There are, of course, the stubborn and brave who persist and create despite it all.  Kinshasa isn't about haughty artisanship, it's about rough-edged DIY shit that would make a Seattle punk artist gape in awe. That scene is for a whole different post.

Despite the creative outliers, your future Christmas present will still be that ubiquitous blue tin, which might be a more authentic representation of present-day Congo than the paintings, knick-knacks, and jewelry you imagine. Nivea Creme instead of delicate hair combs. Imported goods over locally crafted products.  It's globalization's answer to survival.



4 April 2013

Atelier Aicha

We use the word atelier all the time here.  Properly, atelier means "workshop", but on our campus, we misuse the term, labeling anything and everyone associated with mechanics, carpentry, gardening, plumbing, cleaning, or welding "the atelier."  My French-speaking friends think this is a gross, albeit typically American, thing to do.  It kind of is.

In the English-speaking world, atelier is sort of a fantastic term - making people think of that perfect intersection of craft and fine art.  For example, Birchbox gave me this really great perfume sample called, romantically, Atelier Cologne.  If you Google the word, all sorts of rustic restaurants, simple-chic clothing lines, live music dens, and existential creative spaces pop up.  I find myself trying to casually drop the word into conversation, so that I appear to be a great mix of awesome and cultured.

Image from Wikipedia.

Yesterday, we went to visit an actual, no frills, atelier.  A tiny space in the middle of this gigantic, crumbing city just for art - Atelier Aicha.



Aicha teaches after school art in Johan's classroom.  He's been asking us to come visit for ages.  But we had trouble scheduling a time.  He said that the weekdays were off-limits because "that's when I am working and...it get's crazy."  However, we have gotten adept at haggling and agreed on a Tuesday during Spring Break.  Elias came along.  So did Matt.  It was a party.  An atelier party.

Blink.

The cement walls of this space - probably about 6 feet by 4 feet - were covered in calculations and words and faces.
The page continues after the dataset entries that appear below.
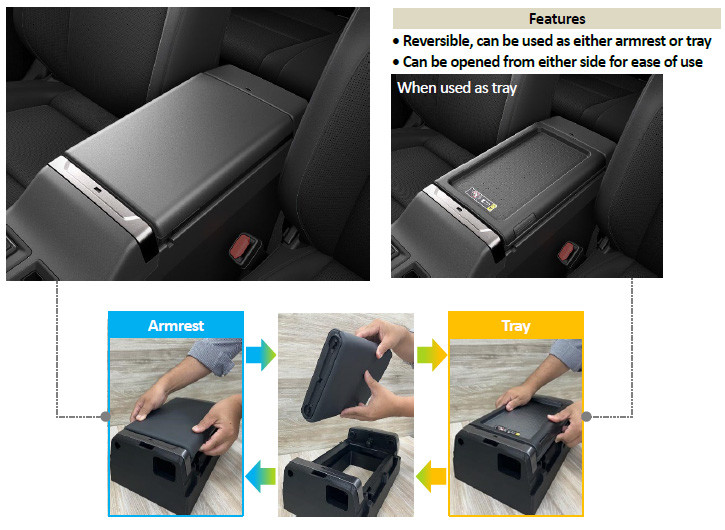 Features

• Reversible, can be used as either armrest or tray
• Can be opened from either side for ease of use

When used as tray

Armrest

Tray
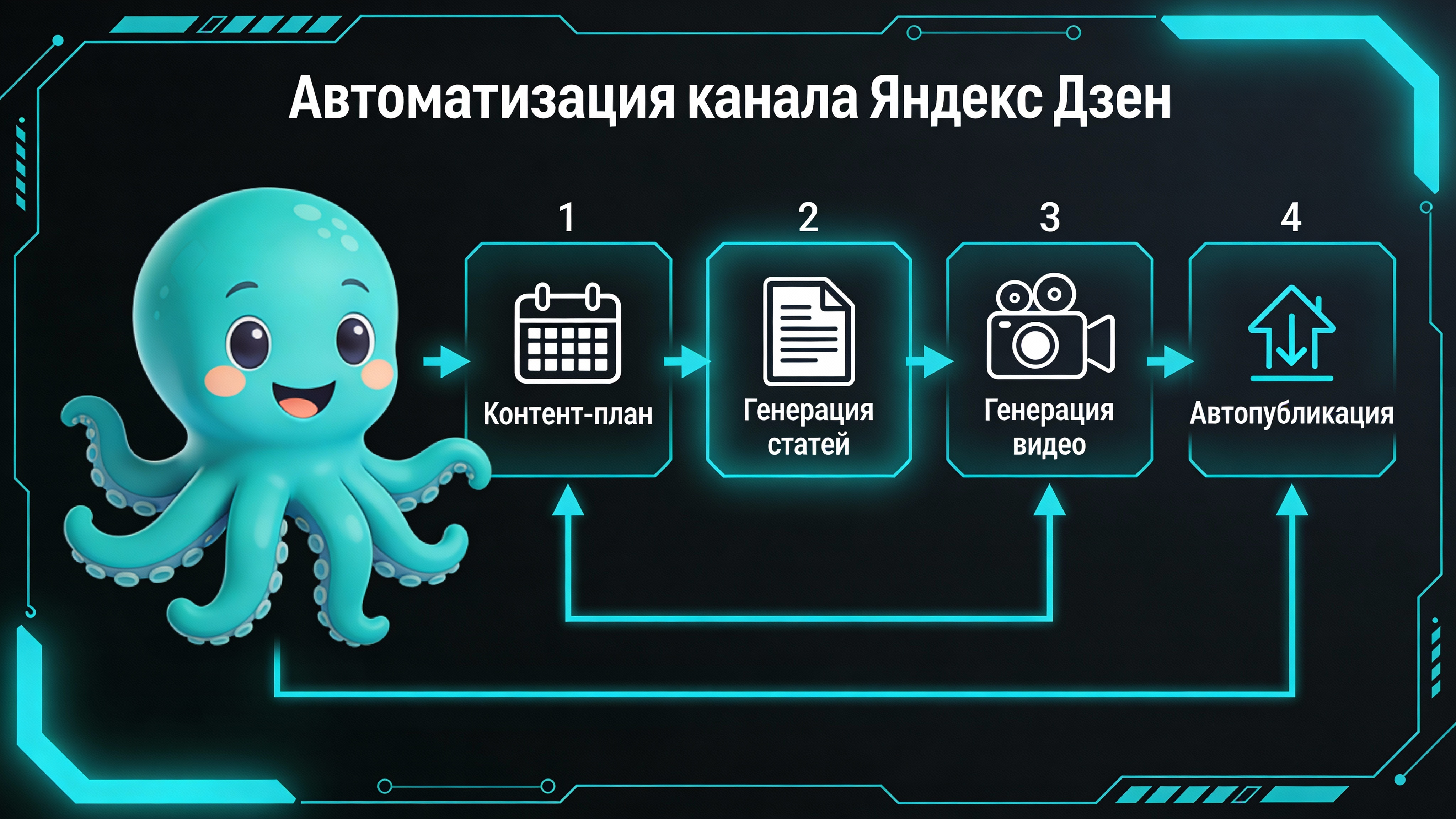 Автоматизация канала Яндекс Дзен

1
Контент-план

2
Генерация статей

3
Генерация видео

4
Автопубликация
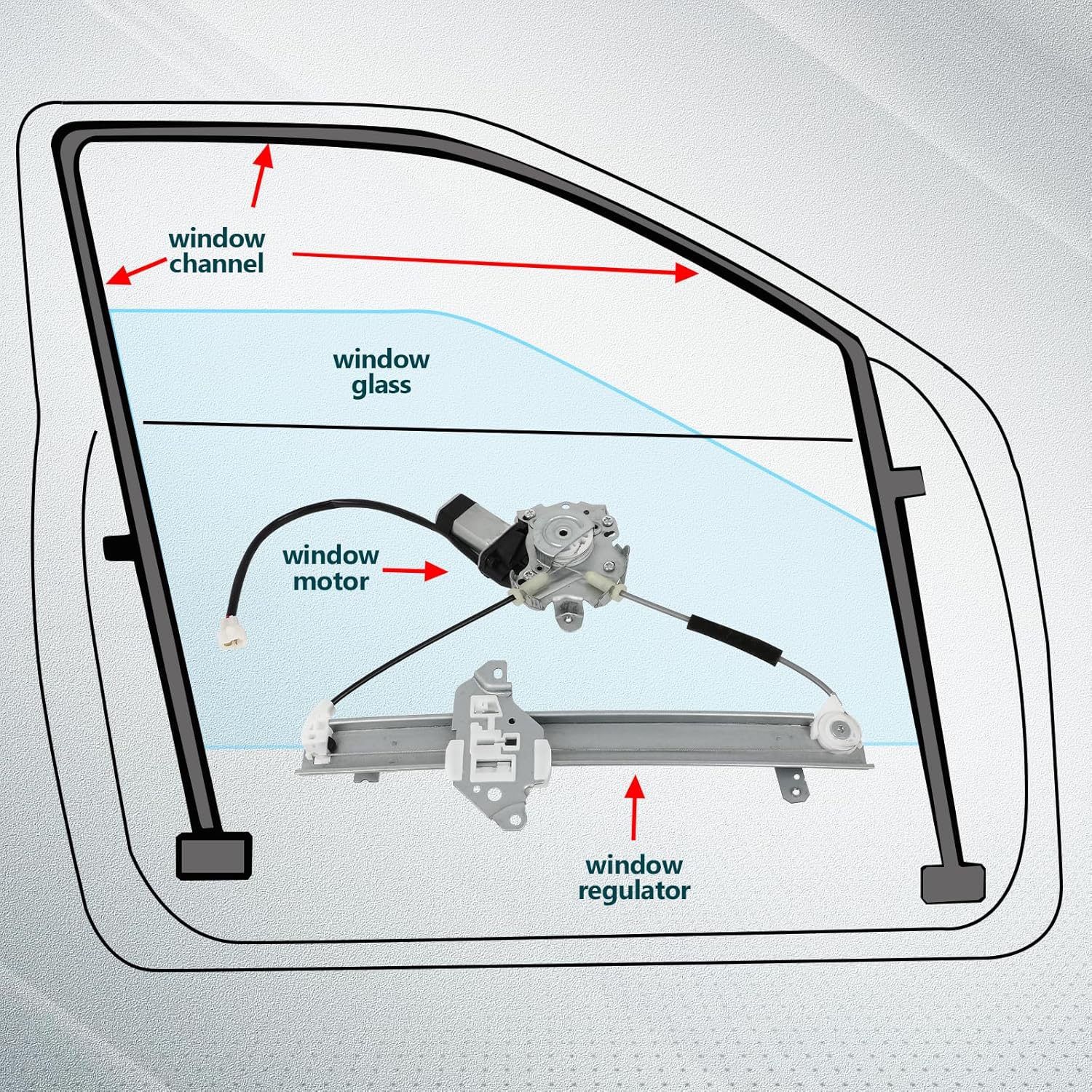 window channel

window glass

window motor

window regulator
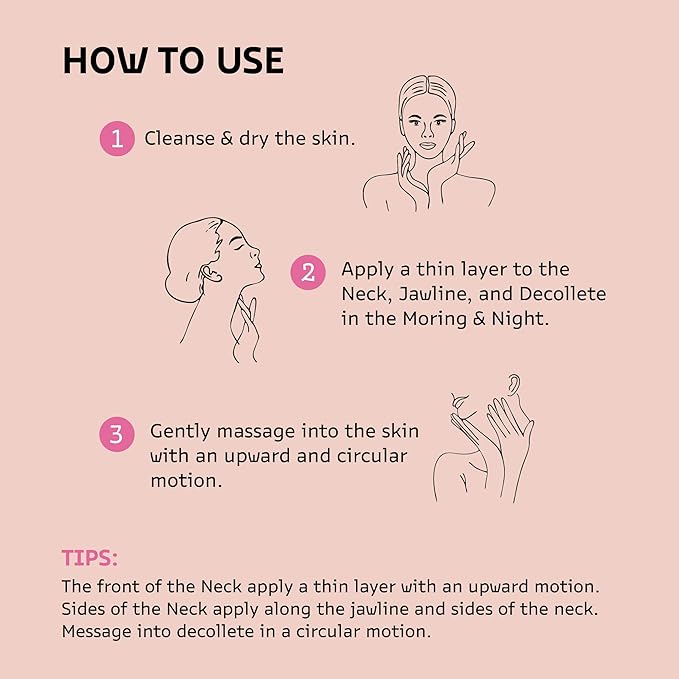 HOW TO USE

1 Cleanse & dry the skin.

2 Apply a thin layer to the Neck, Jawline, and Decollete in the Moring & Night.

3 Gently massage into the skin with an upward and circular motion.

TIPS:
The front of the Neck apply a thin layer with an upward motion.
Sides of the Neck apply along the jawline and sides of the neck.
Message into decollete in a circular motion.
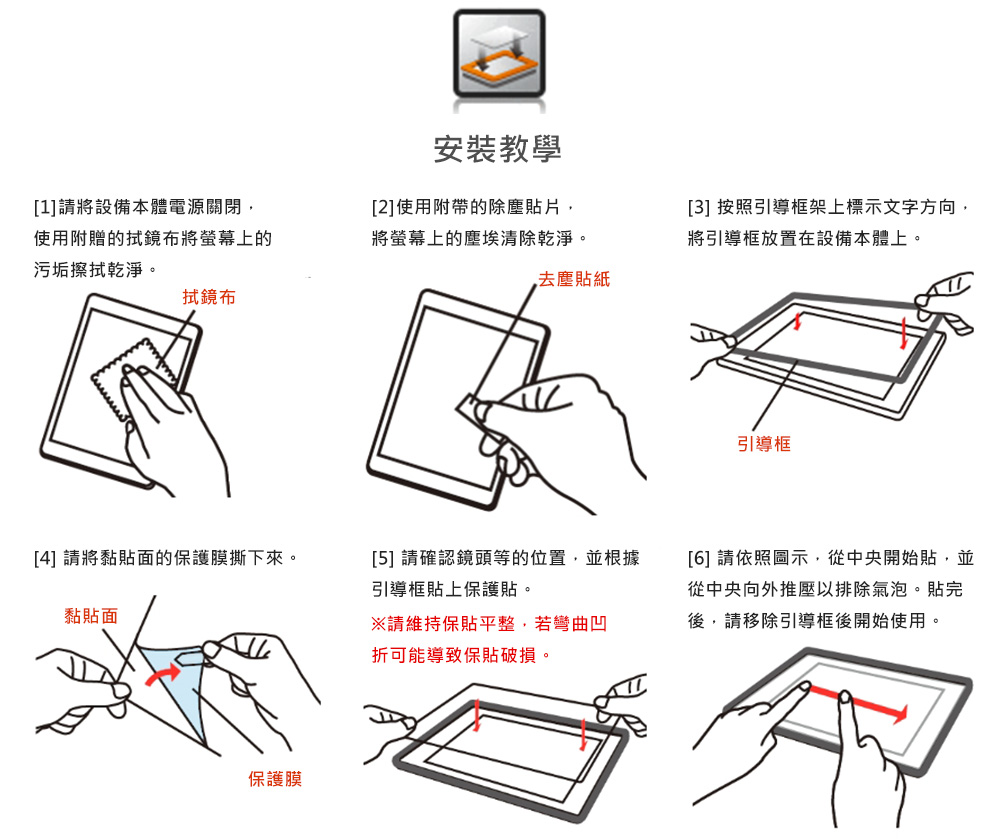 安裝教學

[1]請將設備本體電源關閉，使用附贈的拭鏡布將螢幕上的污垢擦拭乾淨。

拭鏡布

[2]使用附帶的除塵貼片，將螢幕上的塵埃清除乾淨。

去塵貼紙

[3] 按照引導框架上標示文字方向，將引導框放置在設備本體上。

引導框

[4] 請將黏貼面的保護膜撕下來。

黏貼面

保護膜

[5] 請確認鏡頭等的位置，並根據引導框貼上保護貼。

※請維持保貼平整，若彎曲凹折可能導致保貼破損。

[6] 請依照圖示，從中央開始貼，並從中央向外推壓以排除氣泡。貼完後，請移除引導框後開始使用。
Plus a little Bob Marley.  Canvases lined the floors.  A small television was covered in books.  A fresh poster of Pope Francis hung next to a glow-in-the-dark crucifix.

You can see the Pope peeking through.

I asked Aicha what his neighbors thought about him.  While we were there, a mom chased her baby who chased a rooster through the dirt, all three narrowly avoiding the paintings Aicha had put out for us to see.

Canvas-filled alley.

They didn't seem to be perturbed by the huge, somewhat ominous faces gazing out at us, or the many nipples carved into his wood figures.

Don't touch the....!

Aicha said that they think he is an artist, sometimes a magician.  Maybe he is.

The painting above is called "The Prayer of the Child" and Aicha describes a sort of Peter Pan concept behind the piece.  He said his painting illustrates a hope for children to stay creative and unmarred by society.  The bright, child-proportioned face still manages to block the ominous dark shadow looming behind.  It now hangs in our house.  Johan and I fought over which painting to choose.  He won.